Garelgar brought his broadsword down on the creature's spine, between its wings and right above its hind quarters. He felt the blade bite deep into flesh and grind off bone. The hilt of his weapon grew hot, blistering his hands as boiling ichors spewed out, burning his face and arms.

With an unearthly howl, the demon turned, slapping Garelgar aside, raking through his leather and chain link armor with razor sharp claws, opening up three deep wounds on his chest.

Before the demon could finish the stricken mercenary, Amir leaped to his defense, long sword in his right hand, short blade in his left. The two blades were a blur as the small easterner weaved in and out of the demons defenses, striking and slashing at vitals with every stroke, until finding the abominations black heart, sending its twisted soul screaming back to Hell.

Garelgar's soldiers grew more confident as they realized the demons earthly incarnations could be dealt grievous wounds with material weapons, and fell on the Hell spawn in sheer overwhelming numbers.

Many men were lost before the battle ended. The blackened, steaming battlefield was littered with smoking demon parts and dead and injured humans. Of the roughly one hundred or so brave souls that participated in the battle, only fifty-one remained, thirty of which were Keldrid's priests of Beordin. Some were obviously mad from the hellish experience; most were injured, but all were shaken right down to their very souls.



In silence, the survivors, Garelgar, Amir and Keldrid among them, built a funeral pyre for their fallen comrades, while thunder boomed and lightning seared the skies.

It seemed as if the storm waited, out of respect, for the oil fed flames to consume the fallen, before the clouds opened up. Driving sheets of cool, clean rain cleansed the scorched, despoiled earth, which was the scene of the horrific battle just hours before.

As the exhausted soldiers and priests left the valley behind, Garelgar turned to Keldrid. "Is this a portent of things to come? Can we expect more? Or is it over?"

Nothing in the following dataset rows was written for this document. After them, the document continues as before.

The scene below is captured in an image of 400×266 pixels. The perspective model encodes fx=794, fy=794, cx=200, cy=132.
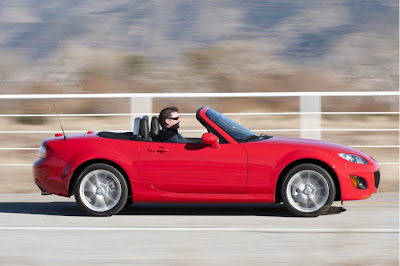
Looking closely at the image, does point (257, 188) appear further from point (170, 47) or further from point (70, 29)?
point (70, 29)

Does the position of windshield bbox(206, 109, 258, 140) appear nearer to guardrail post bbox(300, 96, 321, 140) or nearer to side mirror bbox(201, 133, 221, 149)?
side mirror bbox(201, 133, 221, 149)

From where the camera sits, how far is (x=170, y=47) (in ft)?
118

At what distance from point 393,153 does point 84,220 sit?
35.7ft

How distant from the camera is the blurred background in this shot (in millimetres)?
20188

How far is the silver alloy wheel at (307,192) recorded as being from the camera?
8.51 m

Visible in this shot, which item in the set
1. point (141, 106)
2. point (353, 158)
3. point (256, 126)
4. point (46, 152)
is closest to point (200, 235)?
point (353, 158)

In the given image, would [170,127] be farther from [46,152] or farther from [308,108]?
[308,108]

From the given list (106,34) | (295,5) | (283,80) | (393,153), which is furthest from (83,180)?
(295,5)

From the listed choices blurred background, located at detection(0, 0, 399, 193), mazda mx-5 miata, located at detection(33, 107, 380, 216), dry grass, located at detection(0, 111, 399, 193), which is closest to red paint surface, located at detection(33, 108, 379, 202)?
mazda mx-5 miata, located at detection(33, 107, 380, 216)

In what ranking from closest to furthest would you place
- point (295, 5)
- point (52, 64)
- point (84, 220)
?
point (84, 220) → point (52, 64) → point (295, 5)

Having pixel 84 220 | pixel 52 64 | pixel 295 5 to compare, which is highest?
pixel 295 5

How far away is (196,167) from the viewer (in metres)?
8.53

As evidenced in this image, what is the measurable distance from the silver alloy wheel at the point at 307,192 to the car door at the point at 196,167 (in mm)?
536

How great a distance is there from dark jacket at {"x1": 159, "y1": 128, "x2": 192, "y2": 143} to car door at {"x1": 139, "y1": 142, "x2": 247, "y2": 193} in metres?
0.11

Keldrid pulled the cowl on his cloak back a little, so as to look the mercenary in the eye when he spoke. "I am not a seer, Captain Janlyn, but I can tell you we are approaching the end of an age. The delicate balance between law and evil is becoming compromised. The wards between our material plane of existence, and the fiery nether plane, put in place by the arch wizards after the Demon Wars thousands of years ago, are deteriorating. Also deteriorating are the temples of Beordin, Trinia, Illunar and all the gods of light, as well as their beliefs. While clandestine temples of dark gods such as Zaranoth, Hisseesha and Zareesha are growing bolder, attracting followers with the promise of quick wealth and power." The warrior priest sighed deeply and stopped momentarily to help Garelgar readjust the bandages wrapped around his bloody chest. "Strange things are occurring all over the world Captain, and all of us will have a roll to play in the upcoming struggle."

Keldrid pulled his cowl back down over his face as the rain picked up in intensity, and hastened forward to assist more of the injured.

None looked behind them as in the valley, swirling cross winds created a great funnel cloud, forming above, and touching down, at the spot where the demons breached earth's material plane. The tornado's tip danced and spun on the ground, seeming to erase any signs of the demons' passing.

As it reached the smoking funeral pyre, the twister raised and hovered above the site. Many ghostly forms issued from the ashes, rising into the swirling cloud. A great black mist, in the shape of a clawed hand reached up and grasped at the ghostly forms in vain.

The tornado then took on the shape of a giant war hammer and smote the hand, dissipating it.

Mother Nature took the souls of her brave children back from the pits of Hell.